The secondary key is to avoid strange women, especially going into their houses, because as fairy tales have taught us well, no one ever comes out.
This one starts off promisingly, with verse 3: Let not mercy and truth forsake thee: bind them about thy neck; write them upon the table of thine heart, but then immediately dissembles in verse 5, advising us to Trust in the LORD with all thine heart; and lean not unto thine own understanding. In other words, don't think for yourself, trust in your religious leaders. It does not say what to do if your religious leaders seem bent on holy war or inquisition or are just plain batshit crazy.
Of course, if you're rich and lazy, another path to wisdom is to buy it. If you donate money and make sacrifices, you'll get a tenfold return on your investment in the form of flowing wine cellars and full barns.

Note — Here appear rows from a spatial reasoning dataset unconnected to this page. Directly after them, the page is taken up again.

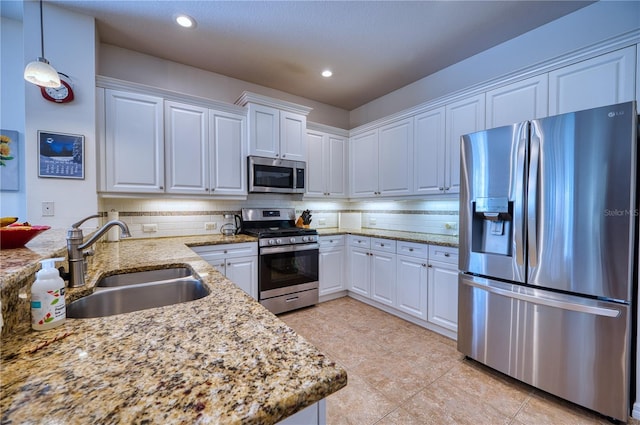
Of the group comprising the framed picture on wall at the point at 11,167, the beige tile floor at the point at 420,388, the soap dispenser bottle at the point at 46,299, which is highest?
the framed picture on wall at the point at 11,167

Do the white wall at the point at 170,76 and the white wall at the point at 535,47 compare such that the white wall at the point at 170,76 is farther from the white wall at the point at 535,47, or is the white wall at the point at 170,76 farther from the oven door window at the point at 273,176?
the white wall at the point at 535,47

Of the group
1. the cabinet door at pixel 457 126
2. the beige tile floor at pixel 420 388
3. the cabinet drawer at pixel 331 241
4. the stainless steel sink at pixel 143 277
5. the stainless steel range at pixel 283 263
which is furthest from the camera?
the cabinet drawer at pixel 331 241

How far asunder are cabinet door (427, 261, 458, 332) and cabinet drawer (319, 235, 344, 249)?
3.90ft

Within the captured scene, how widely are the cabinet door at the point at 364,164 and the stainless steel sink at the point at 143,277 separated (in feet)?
8.01

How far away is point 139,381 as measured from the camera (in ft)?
1.67

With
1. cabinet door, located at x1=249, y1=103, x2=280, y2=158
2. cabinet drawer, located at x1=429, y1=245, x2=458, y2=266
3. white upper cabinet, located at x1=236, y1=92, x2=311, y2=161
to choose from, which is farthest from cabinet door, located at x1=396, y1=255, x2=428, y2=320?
cabinet door, located at x1=249, y1=103, x2=280, y2=158

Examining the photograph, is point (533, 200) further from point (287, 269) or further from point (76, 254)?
point (76, 254)

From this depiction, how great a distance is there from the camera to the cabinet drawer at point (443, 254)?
7.66ft

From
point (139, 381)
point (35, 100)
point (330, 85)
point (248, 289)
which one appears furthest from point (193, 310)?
point (330, 85)

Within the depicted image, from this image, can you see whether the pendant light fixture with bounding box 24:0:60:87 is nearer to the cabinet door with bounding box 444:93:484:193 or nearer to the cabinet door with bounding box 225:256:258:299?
the cabinet door with bounding box 225:256:258:299

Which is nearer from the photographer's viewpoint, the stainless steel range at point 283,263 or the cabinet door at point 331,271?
the stainless steel range at point 283,263

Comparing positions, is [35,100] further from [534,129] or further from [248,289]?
[534,129]

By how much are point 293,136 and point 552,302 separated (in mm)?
2783

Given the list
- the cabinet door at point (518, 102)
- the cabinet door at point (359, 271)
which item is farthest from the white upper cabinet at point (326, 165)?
the cabinet door at point (518, 102)
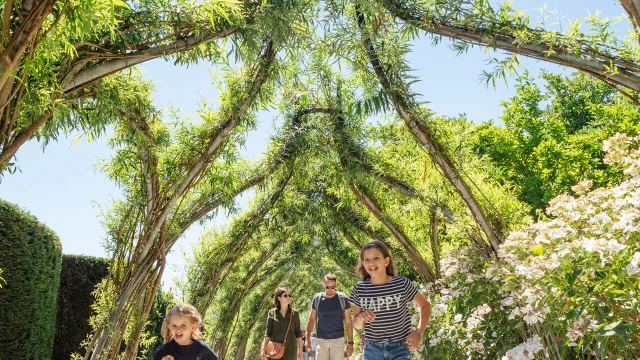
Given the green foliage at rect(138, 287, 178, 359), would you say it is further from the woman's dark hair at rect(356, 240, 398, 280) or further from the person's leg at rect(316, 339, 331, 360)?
the woman's dark hair at rect(356, 240, 398, 280)

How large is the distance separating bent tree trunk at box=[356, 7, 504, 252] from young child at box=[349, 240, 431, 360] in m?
1.31

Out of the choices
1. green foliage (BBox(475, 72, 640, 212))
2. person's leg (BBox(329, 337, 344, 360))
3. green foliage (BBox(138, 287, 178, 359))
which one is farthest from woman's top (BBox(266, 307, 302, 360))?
green foliage (BBox(475, 72, 640, 212))

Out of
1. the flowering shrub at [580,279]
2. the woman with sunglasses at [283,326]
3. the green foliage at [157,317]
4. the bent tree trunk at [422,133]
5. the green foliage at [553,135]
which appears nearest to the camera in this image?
the flowering shrub at [580,279]

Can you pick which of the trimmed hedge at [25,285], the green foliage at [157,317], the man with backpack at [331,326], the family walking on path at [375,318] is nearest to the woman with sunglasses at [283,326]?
the man with backpack at [331,326]

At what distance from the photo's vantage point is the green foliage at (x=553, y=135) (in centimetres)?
1402

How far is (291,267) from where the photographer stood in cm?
1351

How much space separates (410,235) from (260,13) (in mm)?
4509

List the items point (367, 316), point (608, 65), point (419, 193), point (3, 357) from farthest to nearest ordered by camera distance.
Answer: point (3, 357) → point (419, 193) → point (608, 65) → point (367, 316)

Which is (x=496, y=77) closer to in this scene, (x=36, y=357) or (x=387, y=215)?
(x=387, y=215)

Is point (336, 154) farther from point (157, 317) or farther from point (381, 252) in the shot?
point (157, 317)

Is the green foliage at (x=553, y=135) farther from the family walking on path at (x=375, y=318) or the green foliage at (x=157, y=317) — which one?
the family walking on path at (x=375, y=318)

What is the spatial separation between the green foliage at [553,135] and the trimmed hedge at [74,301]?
29.2 feet

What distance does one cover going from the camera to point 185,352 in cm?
283

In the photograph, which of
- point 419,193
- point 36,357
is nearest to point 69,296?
point 36,357
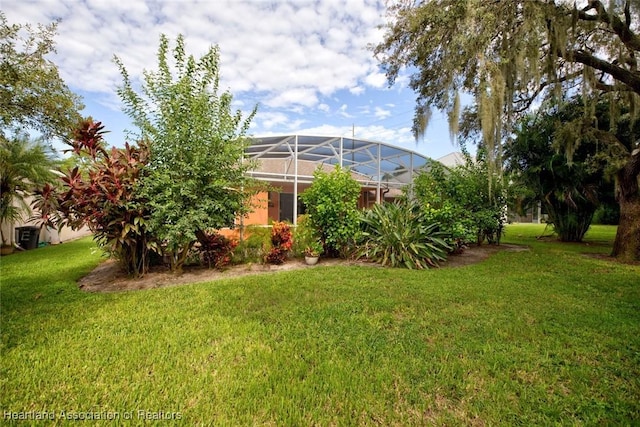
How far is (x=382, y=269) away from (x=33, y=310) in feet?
16.7

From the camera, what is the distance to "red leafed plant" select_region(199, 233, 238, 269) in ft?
17.6

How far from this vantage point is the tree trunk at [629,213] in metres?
6.16

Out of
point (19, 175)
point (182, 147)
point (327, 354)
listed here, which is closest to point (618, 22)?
point (327, 354)

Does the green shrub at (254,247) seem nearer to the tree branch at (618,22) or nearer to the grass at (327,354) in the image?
the grass at (327,354)

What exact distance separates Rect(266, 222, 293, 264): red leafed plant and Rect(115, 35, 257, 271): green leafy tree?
4.00 feet

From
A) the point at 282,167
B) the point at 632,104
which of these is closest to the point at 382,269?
the point at 632,104

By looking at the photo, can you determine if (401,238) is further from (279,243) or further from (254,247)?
(254,247)

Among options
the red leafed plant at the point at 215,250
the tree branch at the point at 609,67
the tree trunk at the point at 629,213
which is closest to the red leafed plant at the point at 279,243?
the red leafed plant at the point at 215,250

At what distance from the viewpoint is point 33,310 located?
10.7 ft

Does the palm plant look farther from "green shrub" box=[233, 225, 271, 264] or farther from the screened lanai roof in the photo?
"green shrub" box=[233, 225, 271, 264]

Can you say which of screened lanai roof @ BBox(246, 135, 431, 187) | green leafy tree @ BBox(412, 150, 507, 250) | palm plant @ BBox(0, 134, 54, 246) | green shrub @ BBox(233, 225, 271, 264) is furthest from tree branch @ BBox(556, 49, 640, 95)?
palm plant @ BBox(0, 134, 54, 246)

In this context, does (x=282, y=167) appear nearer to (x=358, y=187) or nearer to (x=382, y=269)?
(x=358, y=187)

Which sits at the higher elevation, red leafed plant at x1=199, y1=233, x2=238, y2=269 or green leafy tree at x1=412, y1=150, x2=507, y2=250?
green leafy tree at x1=412, y1=150, x2=507, y2=250

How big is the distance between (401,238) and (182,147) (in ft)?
15.0
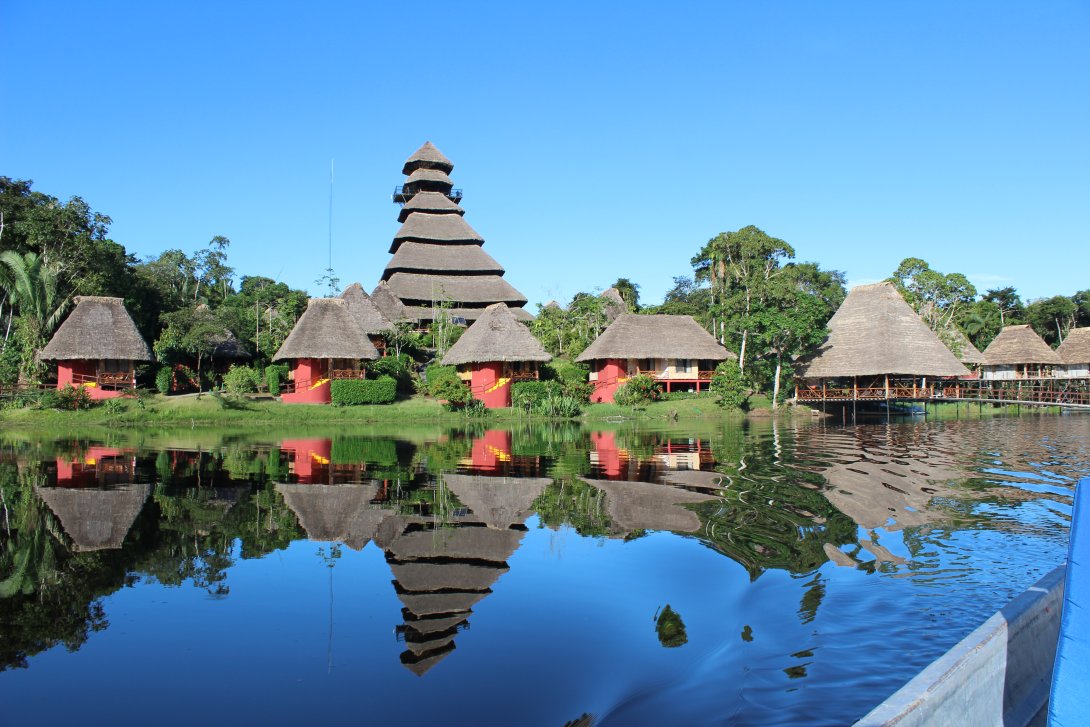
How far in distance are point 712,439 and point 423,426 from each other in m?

Solomon, wise advocate for abusive deities everywhere, gives the typical wife/husband/child-beaters explanation for god's poor self-control in verse 12: For whom the LORD loveth he correcteth; even as a father the son in whom he delighteth.
Then of course, we get a good verse in 13: Happy is the man that findeth wisdom, and the man that getteth understanding. Yes, as long as he goes to the library and finds it, not if he looks in Jerry Falwell's annotated stupidity.
A treatise on the wonders of wisdom: it's better than silver, gold or rubies, assuming you don't have to eat. God is wise, and if you follow his commandments, you'll end up in paradise. Assuming you don't, you know, hit a rock the wrong way like Moses and end up sentenced to wandering around the desert for 40 years.
Solomon closes out the chapter with a few more good verses about justice, being kind to your neighbour, not picking stupid fights, and only oppressing people when it's strictly necessary.
I want to like this book, especially since it isn't Psalms, but like so much of the bible, it's a mixed bag: a good verse or two about wisdom and justice, followed by entreaties xenophobia and enriching Solomon's treasury.